Invalid byte sequence for encoding "UTF8"

From
"Neil Saunders"
Date:
Hi All,

I'm at temping to migrate a database from a Windows installation
(8.1.4) to a Linux installation (8.2.4). I've successfully migrated
the schema, but now am running in to difficulties importing the data.

For manageability, I've separated the schema from the reference data,
which is dumped separately with the following command:

pg_dump --encoding=UTF8 --username=postgres
--format=c -f c:\tvp_data\currencies.data --data-only --table=currencies tvclive

Due to short sightedness, the Windows database encoding is SQL_ASCII.
The production database is UTF8. This produced an error, so I tried
using the --encoding=UTF8 on the pg_dump command line, but to no
avail:

pg_restore: [archiver (db)] Error while PROCESSING TOC:
pg_restore: [archiver (db)] Error from TOC entry 2279; 0 253991651
TABLE DATA currencies postgres
pg_restore: [archiver (db)] COPY failed: ERROR:  invalid byte sequence
for encoding "UTF8": 0xe76169
HINT:  This error can also happen if the byte sequence does not match
the encoding expected by the server, which is controlled by
"client_encoding".
CONTEXT:  COPY currencies, line 159
WARNING: errors ignored on restore: 1

I'd appreciate any assistance anyone could offer me with this - It's
driving me nuts!

Cheers,

Neil.

Re: Invalid byte sequence for encoding "UTF8"

From
John DeSoi
Date:
You'll probably need to dump the database as SQL_ASCII (in text
format) and then use a program like iconv (http://en.wikipedia.org/
wiki/Iconv) to fix it so that it is valid UTF8.

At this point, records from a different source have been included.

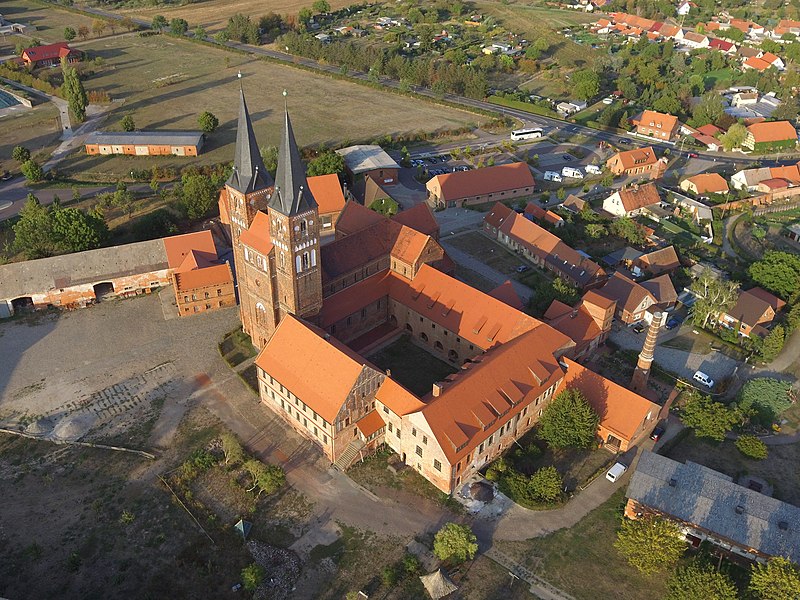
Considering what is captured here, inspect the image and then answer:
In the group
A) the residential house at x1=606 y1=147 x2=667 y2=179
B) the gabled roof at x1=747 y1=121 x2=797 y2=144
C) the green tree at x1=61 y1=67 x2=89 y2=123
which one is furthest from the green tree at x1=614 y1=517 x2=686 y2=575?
the green tree at x1=61 y1=67 x2=89 y2=123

On May 14, 2007, at 5:23 PM, Neil Saunders wrote:

> I'm at temping to migrate a database from a Windows installation
> (8.1.4) to a Linux installation (8.2.4). I've successfully migrated
> the schema, but now am running in to difficulties importing the data.



John DeSoi, Ph.D.
http://pgedit.com/
Power Tools for PostgreSQL


Re: Invalid byte sequence for encoding "UTF8"

From
"Neil Saunders"
Date:
Excellent - Thanks John - I'll give that a crack.

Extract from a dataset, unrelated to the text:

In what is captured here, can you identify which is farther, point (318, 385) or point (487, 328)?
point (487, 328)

Any idea why the --encoding flag didn't do this via pg_dump?

Thanks again,

Neil.

On 5/15/07, John DeSoi <desoi@pgedit.com> wrote:
> You'll probably need to dump the database as SQL_ASCII (in text
> format) and then use a program like iconv (http://en.wikipedia.org/
> wiki/Iconv) to fix it so that it is valid UTF8.
>
>
> On May 14, 2007, at 5:23 PM, Neil Saunders wrote:
>
> > I'm at temping to migrate a database from a Windows installation
> > (8.1.4) to a Linux installation (8.2.4). I've successfully migrated
> > the schema, but now am running in to difficulties importing the data.
>
>
>
> John DeSoi, Ph.D.
> http://pgedit.com/
> Power Tools for PostgreSQL
>
>

Re: Invalid byte sequence for encoding "UTF8"

From
John DeSoi
Date:
Hi Neil,

On May 15, 2007, at 5:51 PM, Neil Saunders wrote:

> Any idea why the --encoding flag didn't do this via pg_dump?


I'm not really sure. I supposed for one thing it might be difficult
to do the right thing going from SQL_ASCII to UTF8.

I had some issues with 8.0 -> 8.1 that I was able to fix with
something like this before dumping it:

update my_table set comments = translate(comments,  chr(169), 'c')
where comments like '%' || chr(169) || '%';



John DeSoi, Ph.D.
http://pgedit.com/
Power Tools for PostgreSQL